## YOUR OBJECTIVE
Print all entries word for word.

*** Opening of SUPPLIED RECORDS ***

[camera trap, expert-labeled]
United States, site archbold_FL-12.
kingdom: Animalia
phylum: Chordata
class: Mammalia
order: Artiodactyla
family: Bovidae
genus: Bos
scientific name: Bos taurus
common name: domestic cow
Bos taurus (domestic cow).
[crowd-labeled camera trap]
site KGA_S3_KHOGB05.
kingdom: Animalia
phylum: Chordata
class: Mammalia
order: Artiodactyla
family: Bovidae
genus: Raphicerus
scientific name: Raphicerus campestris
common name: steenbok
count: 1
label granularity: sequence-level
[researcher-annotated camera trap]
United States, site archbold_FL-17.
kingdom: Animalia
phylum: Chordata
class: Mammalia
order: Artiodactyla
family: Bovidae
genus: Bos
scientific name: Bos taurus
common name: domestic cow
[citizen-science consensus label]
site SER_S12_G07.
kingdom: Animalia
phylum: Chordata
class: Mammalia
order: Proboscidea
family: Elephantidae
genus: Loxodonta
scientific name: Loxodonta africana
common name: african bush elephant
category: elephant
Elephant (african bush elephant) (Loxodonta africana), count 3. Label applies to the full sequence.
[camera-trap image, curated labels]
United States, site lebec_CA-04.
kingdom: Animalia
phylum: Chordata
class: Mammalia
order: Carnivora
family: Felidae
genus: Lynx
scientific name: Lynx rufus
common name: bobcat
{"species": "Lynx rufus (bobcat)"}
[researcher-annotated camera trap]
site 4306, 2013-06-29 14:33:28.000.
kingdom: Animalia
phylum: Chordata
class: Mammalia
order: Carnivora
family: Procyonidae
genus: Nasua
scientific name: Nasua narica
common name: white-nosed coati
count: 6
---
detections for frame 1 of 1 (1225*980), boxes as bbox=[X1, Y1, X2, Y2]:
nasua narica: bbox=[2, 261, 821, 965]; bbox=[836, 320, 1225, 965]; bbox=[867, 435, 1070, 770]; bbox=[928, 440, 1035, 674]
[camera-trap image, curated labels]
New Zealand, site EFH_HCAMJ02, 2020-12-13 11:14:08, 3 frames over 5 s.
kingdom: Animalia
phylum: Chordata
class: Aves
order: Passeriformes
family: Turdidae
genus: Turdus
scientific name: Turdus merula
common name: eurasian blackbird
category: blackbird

*** Close of SUPPLIED RECORDS ***

## ANSWER BOX
[camera trap, expert-labeled]
United States, site archbold_FL-12.
kingdom: Animalia
phylum: Chordata
class: Mammalia
order: Artiodactyla
family: Bovidae
genus: Bos
scientific name: Bos taurus
common name: domestic cow
Bos taurus (domestic cow).
[crowd-labeled camera trap]
site KGA_S3_KHOGB05.
kingdom: Animalia
phylum: Chordata
class: Mammalia
order: Artiodactyla
family: Bovidae
genus: Raphicerus
scientific name: Raphicerus campestris
common name: steenbok
count: 1
label granularity: sequence-level
[researcher-annotated camera trap]
United States, site archbold_FL-17.
kingdom: Animalia
phylum: Chordata
class: Mammalia
order: Artiodactyla
family: Bovidae
genus: Bos
scientific name: Bos taurus
common name: domestic cow
[citizen-science consensus label]
site SER_S12_G07.
kingdom: Animalia
phylum: Chordata
class: Mammalia
order: Proboscidea
family: Elephantidae
genus: Loxodonta
scientific name: Loxodonta africana
common name: african bush elephant
category: elephant
Elephant (african bush elephant) (Loxodonta africana), count 3. Label applies to the full sequence.
[camera-trap image, curated labels]
United States, site lebec_CA-04.
kingdom: Animalia
phylum: Chordata
class: Mammalia
order: Carnivora
family: Felidae
genus: Lynx
scientific name: Lynx rufus
common name: bobcat
{"species": "Lynx rufus (bobcat)"}
[researcher-annotated camera trap]
site 4306, 2013-06-29 14:33:28.000.
kingdom: Animalia
phylum: Chordata
class: Mammalia
order: Carnivora
family: Procyonidae
genus: Nasua
scientific name: Nasua narica
common name: white-nosed coati
count: 6
---
detections for frame 1 of 1 (1225*980), boxes as bbox=[X1, Y1, X2, Y2]:
nasua narica: bbox=[2, 261, 821, 965]; bbox=[836, 320, 1225, 965]; bbox=[867, 435, 1070, 770]; bbox=[928, 440, 1035, 674]
[camera-trap image, curated labels]
New Zealand, site EFH_HCAMJ02, 2020-12-13 11:14:08, 3 frames over 5 s.
kingdom: Animalia
phylum: Chordata
class: Aves
order: Passeriformes
family: Turdidae
genus: Turdus
scientific name: Turdus merula
common name: eurasian blackbird
category: blackbird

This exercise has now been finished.